And, no, Schiff should not be running the Fed, even if I believed that successfully predicted falling housing prices, rising unemployment, and a weak dollar. Which I don't. But again, not in the way you might think.
Being a good economist does not require one to predict the state of the economy during a certain window of time. In fact, the very best forecasters know to not even try to predict economic activity beyond the next quarter.
No, what good economists understand is cause and effect, and most of that occurs at the level of the firm, the consumer, or the transaction. Extrapolating that to the level of the economy involves so many countervailing factors that "predicting" what will happen at the macroeconomic level is not really meaningful. In other words, you can find someone out there at any point in time making predictions about macroeconomic outcomes who will end up being "right." Eventually. On some level. And this does not help us to make better policy, to allow the economy to be as healthy and productive as possible.
Let me give you a specific example to help make my point. And I agree at the outset that Randy's point is a difficult one to argue against, and that my point is fairly subtle. What I believe was perfectly predictable was the impact of the political decisions that mandated easier and cheaper access to home ownership, and charged Fannie Mae and Freddie Mac with implementing those policies. When the government inserts itself between suppliers and demanders, as it did with these policies, it distorts the price signal and gets either too much or too little of that economic activity.
So what happened here? Because of the mandates, banks made loans to individuals that they would not have otherwise, largely because Fannie Mae and Freddie Mac were standing in the ready to buy those mortgages from the banks and get them off the banks' books. So the banks did not have to bear the risk of those homeowners defaulting on the loan. Therefore, those mortgages were underpriced. And if the interest rates had been higher, where they should have been, less creditworthy individuals (which include high income individuals overextending themselves with a second mortgage as well as low-income individuals overextending themselves with too much house) would have not have applied for the loan in the first place.

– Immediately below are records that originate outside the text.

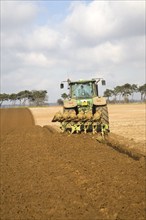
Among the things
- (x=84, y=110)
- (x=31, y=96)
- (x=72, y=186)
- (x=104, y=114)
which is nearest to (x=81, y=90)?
(x=84, y=110)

If you lower the price of an activity, the demand for that activity rises. So the mandates led to a situation where a larger-than-sustainable fraction of existing mortgages were high risk, were susceptible to foreclosure should the economy take a turn for the worse. THAT is what is predictable, not that the economy in fact took a turn for the worse.
Left to their own devices and profit-incentives, banks are perfectly able to price mortgages and absorb the risk that a fraction of those mortgages will go belly up. And the private economy is perfectly well equipped to pool those mortgages, combine the funds, and issue and fairly price various mortgage-backed securities.
The problem centers on the fact that a politically motived player in the form of Fannie Mae and Freddie Mac used our tax dollars to pursue a social agenda instead of a dollar of profits. Mr. Schiff seems to overlook this fact as a primary contributor to the financial crisis, and Mr. Bernanke, though I suspect is fully aware of the issues surrounding Fannie and Freddie, is not responsible for what Fannie Mae and Freddie Mac do, and must enact predictable monetary policy regardless of their actions.
Again, I do have issues with the Fed's actions over the last few years, and I do worry about inflation and the loss of autonomy of the Fed to the brutish attitude of the Treasury, but those are separate issues in my mind from the supposed ability of Mr. Schiff to predict the housing crash and the financial crisis of the recent past.
It is possible to flip ten heads in a row; unlikely, but possible. And the 10th toss does not predict the 11th. They are independent events. Predicting the 11th toss based on the preceding 10 makes as much sense as predicting that housing prices will fall because they are now high. Neither prediction is based on economics. But when you use tax revenues to subsidize high-risk mortgages, economics correctly "predicts" that more foreclosures and financial distress will occur than would have otherwise. That's a prediction you can count on.